The second segment, "She Said, You Can Do It", is maybe even better; it relies less on the impact of a single cut, and has better acting in the form of Pouya (Kaveh Ahangar), a soldier who, as we meet him in the midst of a long, wearying debate with his comrades, is not feeling at all up to the task of executing prisoners, and has come up with a scheme that will allow him to avoid doing so. It's a glacial art film that unexpectedly and effectively turns into a lean crime thriller, and offers the closest that There Is No Evil has to some measure of optimism that people of good conscience can resist taking part in a system they despise. Though that optimism is severely tempered by the fact that Pouya still has to sacrifice elements of his life and even compromise other parts of his conscience to get to that point. The third segment, "Birthday", is a distinct touch weaker than those two, leaning hard on strained literary irony and a somewhat trite performance by Mohammad Valizadegan as a soulfully tormented hunk who wants to propose to his girlfriend (Mahtab Servati), but has chosen a uniquely inapt time to think about doing so.

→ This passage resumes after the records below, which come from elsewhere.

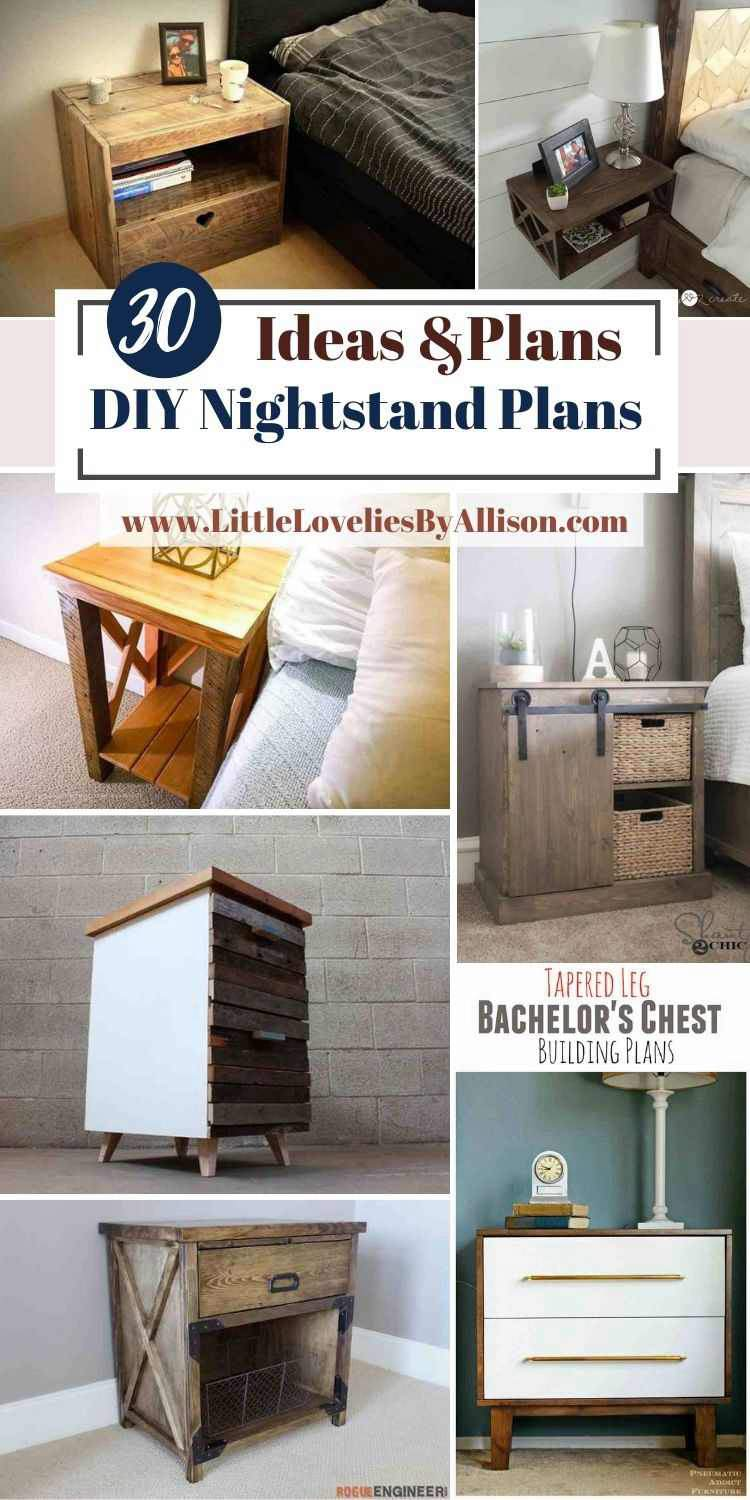 30 DIY Nightstand Plans_ How To Build A Nightstand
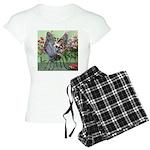 Butterfly #2 Women's Light Pajamas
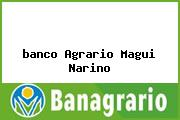 <i>banco Agrario Magui Narino</i>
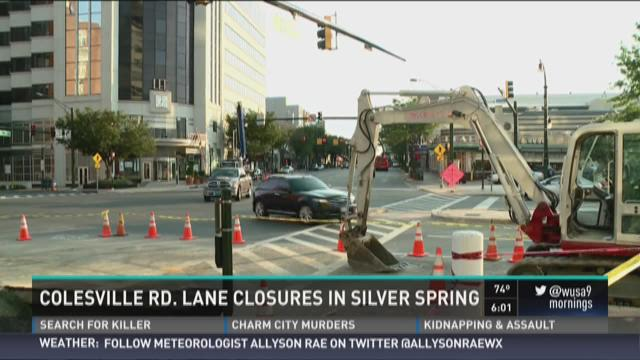Colesville Rd lane closures in Silver Spring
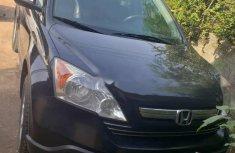Foreign Used Honda CR-V 2007 Model Black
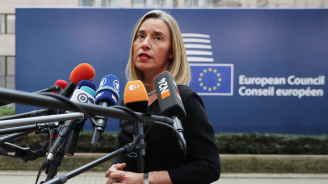 ЕС призова властите и опозицията във Венецуела да подновят диалога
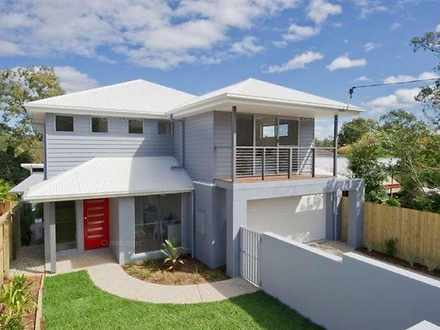 15 Jevons Street, The Gap 4061, QLD House Photo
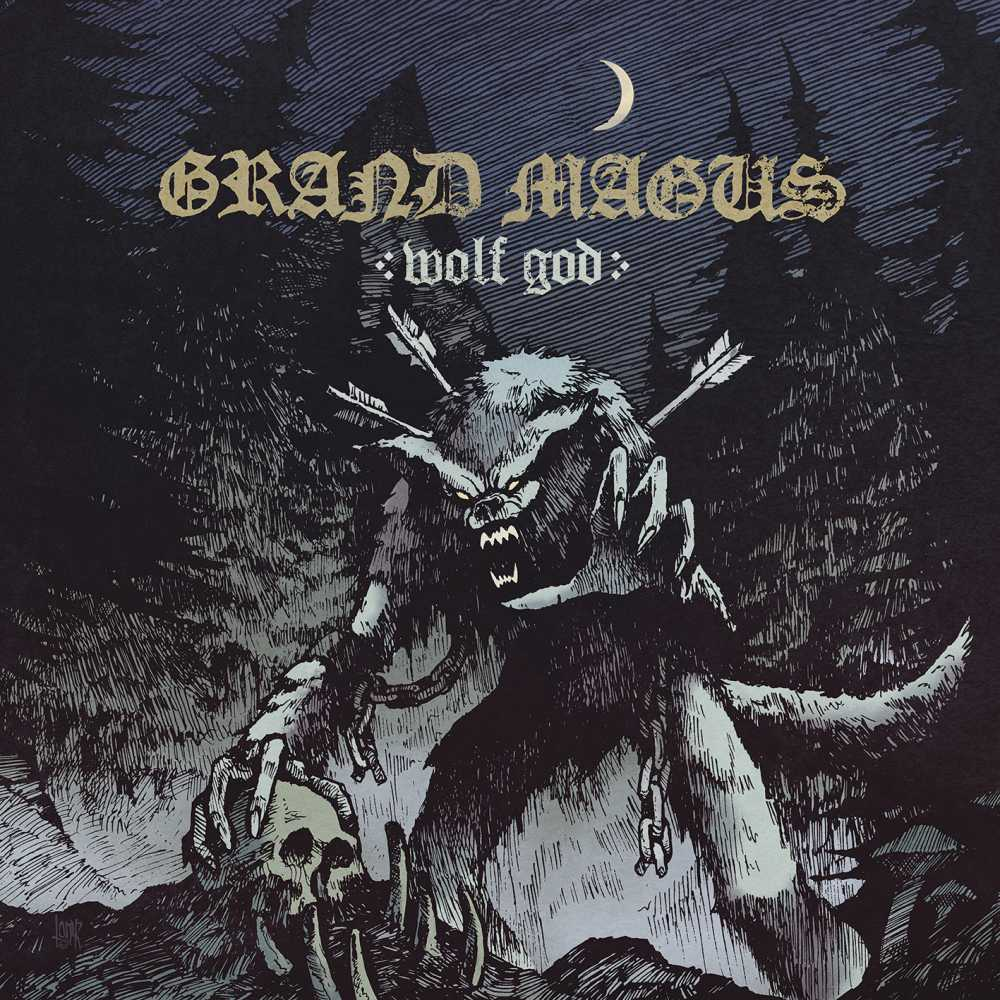 grand magus wolf god album cover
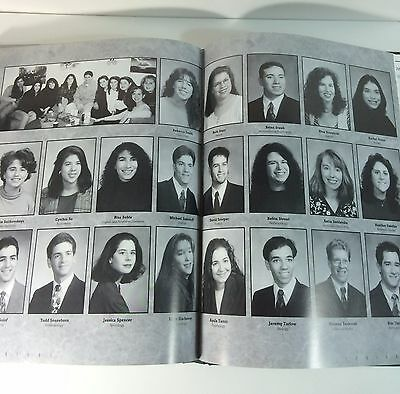 Brandeis University Yearbook 1995 Looking Beyond the Images Waltham, Mass 8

"Birthday" is, however, maybe the most visually appealing slice of There Is No Evil, taking place in a wooded region that feels detached from humanity in a way that lends its story the weight of a parable, rather than the strict urban realism of the first two. What's true of all three segments, as well as the fourth, "The Kiss", is that Rasoulof and his cinematographer Askhan Ashkani have managed to focus their framing on the world around the characters - this film has a tendency to make everything feel like landscape shots, including at least some of the wider interiors - while blocking the characters within the frame so that we are keenly aware of how they fit, or don't into the world. It is a film very vividly about humans in locations, that is to say, often imprisoned even by what feel like wide open spaces with no borders in sight. They're sophisticated images by any standard, simple-looking except for the complicated, uneasy feelings they generate; that they were produced under such adverse circumstances is simply extraordinary.

That feeling, at least, persists even into "The Kiss", which is otherwise a dragged-out, redundant story about an expatriate, Darya (Baran Rasoulof, the director's daughter), who returns to Iran to visit her uncle (Mohammad Seddighimehr), now living in apparently self-imposed exile in the rural parts of the country, harboring a secret. It's a loose, puffy story, at times hard to follow, weighed down with the only trite symbolism in the movie, and far too long for what it is has to say (which is any not fresh, by this point in the film). And it is a real pity that such a thoughtful work ends up feeling like it exhausts itself and passes out rather than drawing to a pointed, powerful conclusion. Still, three out of four isn't bad, especially with the first two working so well to coldly and angrily demand that we think hard, uncomfortable thoughts about what it means to live in a repressive society and be part of it. The film's shortcomings are obvious, but so are its strengths, and the strengths simply matter so much more.